Copy the items word for word, from the line containing "Time of clock at [652,243,696,292]: 6:01" through the line containing "Time of clock at [278,122,438,342]: 9:16", including both of those lines.

Material for the task:
_ _ _ _ _

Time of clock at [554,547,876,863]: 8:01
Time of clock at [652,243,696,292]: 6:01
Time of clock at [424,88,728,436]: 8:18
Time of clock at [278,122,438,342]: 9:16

_ _ _ _ _

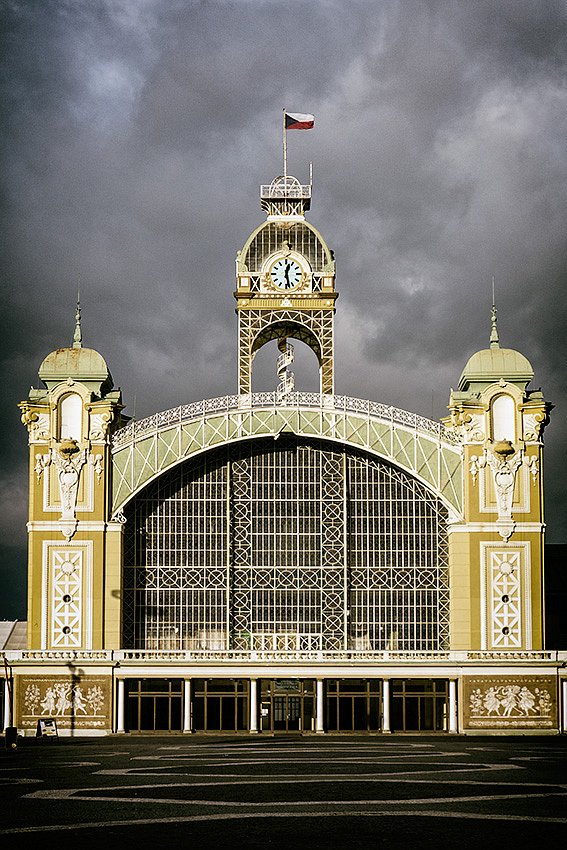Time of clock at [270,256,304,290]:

_ _ _ _ _

Solution to this task:
Time of clock at [652,243,696,292]: 6:01
Time of clock at [424,88,728,436]: 8:18
Time of clock at [278,122,438,342]: 9:16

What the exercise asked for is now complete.